Cada vez que Aquiles fallaba, Quirón no decía nada y lo atendía con el mismo cuidado que cuando tenía éxito en sus hazañas: sabía perfectamente que no se puede explicar nada más de aquello que nos enseña el fracaso. Nunca había dejado de apoyarlo, ni siquiera cuando sus errores habían sido estúpidos, previsibles, fáciles de evitar. Pero, al mismo tiempo, nunca le había permitido buscar refugio en justificación alguna. Si se había equivocado, se había equivocado. Debía aceptar su error y, después, corregirse.
Por la noche lo esperaba, listo para curar sus heridas. Y le explicaba medicina, hierbas y curas, cómo ocuparse de los compañeros heridos, cómo ayudar al cuerpo con medicamentos y al alma con palabras.

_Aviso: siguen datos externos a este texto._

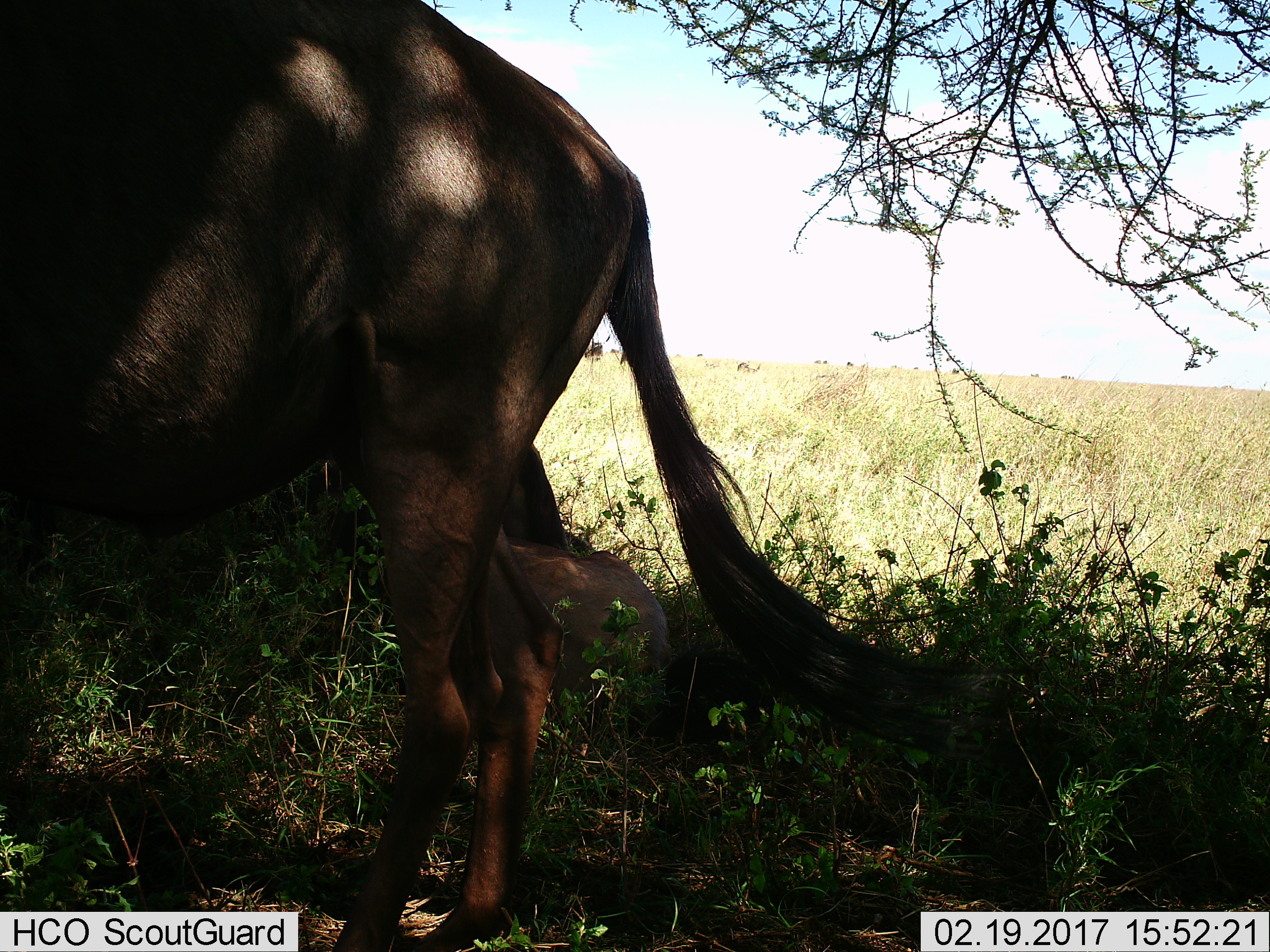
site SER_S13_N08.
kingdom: Animalia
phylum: Chordata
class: Mammalia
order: Artiodactyla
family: Bovidae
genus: Connochaetes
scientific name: Connochaetes taurinus taurinus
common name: blue wildebeest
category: wildebeestblue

Después, mientras preparaba la cena, Quirón le hablaba de la estrategia de las grandes batallas, explicándole cómo luchaban los licios, los fenicios o los troyanos de Asia, lo fuertes y despiadados que eran los soldados espartanos, las técnicas de guerra que usaban normalmente en Corintio, el orgullo de los atenienses en la batalla, la soberbia de los tebanos.
Le hablaba de la grandeza de Ares, de sus historias de amor y de sus furibundas batallas; le enseñaba a ver cuánto hay de grande, hermoso y luminoso en el dios de la guerra y en las guerras, y cuánta fuerza y determinación hacen falta para entrar en batalla.

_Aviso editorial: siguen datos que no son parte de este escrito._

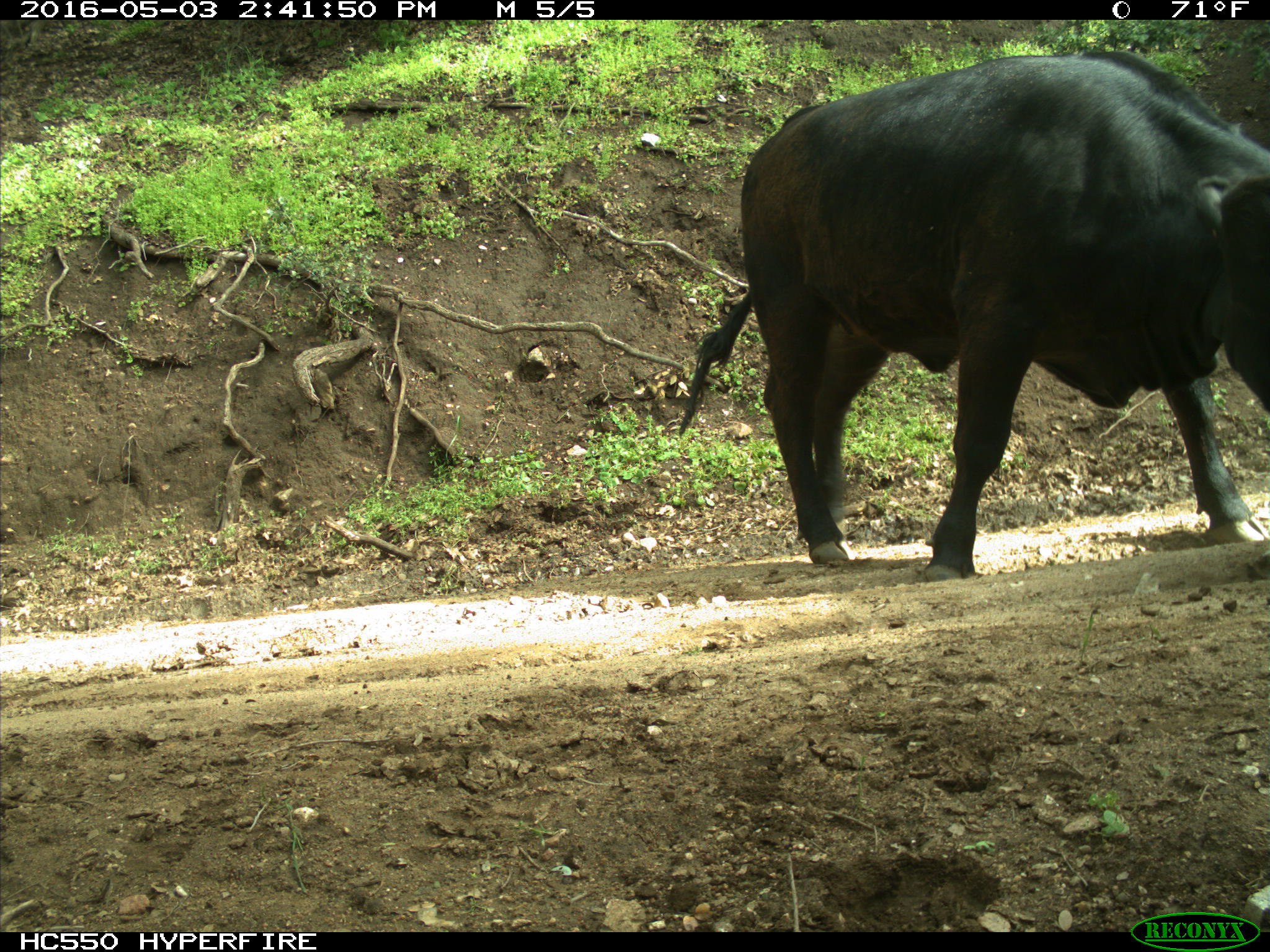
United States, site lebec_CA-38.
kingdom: Animalia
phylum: Chordata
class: Mammalia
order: Artiodactyla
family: Bovidae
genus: Bos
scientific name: Bos taurus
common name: domestic cow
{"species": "Bos taurus (domestic cow)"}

Y luego tocaba para él. Tocaba la flauta y le enseñaba a tocar la cítara.
—La música —le explicó Quirón— es el punto más cercano a los dioses al que un hombre puede llegar. La armonía de la música es la armonía del universo que muestra toda su belleza. Si cuando cantas, cuando tocas, sabes que simplemente eres un instrumento a través del cual la belleza llega al mundo, conseguirás hallar la paz incluso en los momentos más difíciles.
Le mostró la fuerza de los elementos, cómo la naturaleza no se mide con el pensamiento y no se controla con la inteligencia. Lo llevó a saltar fosos, atravesar llamas, detener un caballo a galope o a correr colina abajo desde lo alto de una montaña. Pero antes de eso le enseñó la importancia de la ley de Zeus, el respeto, y la fuerza que puede tener un hombre cuando sabe reconocer en qué parte del mundo residen los dioses. Luego volvía a tensar su arco y le hacía perseguir la flecha y correr por el río helado.
Una noche, Quirón fue a despertar a Aquiles y este se puso en pie rápido y aguerrido.
—No —le dijo—, esta noche nada de competiciones o combates.
Y lo llevó fuera. Se adentraron en el bosque y caminaron hasta llegar a un claro que se abría entre la oscuridad de los árboles. Quirón se tumbó en medio del prado.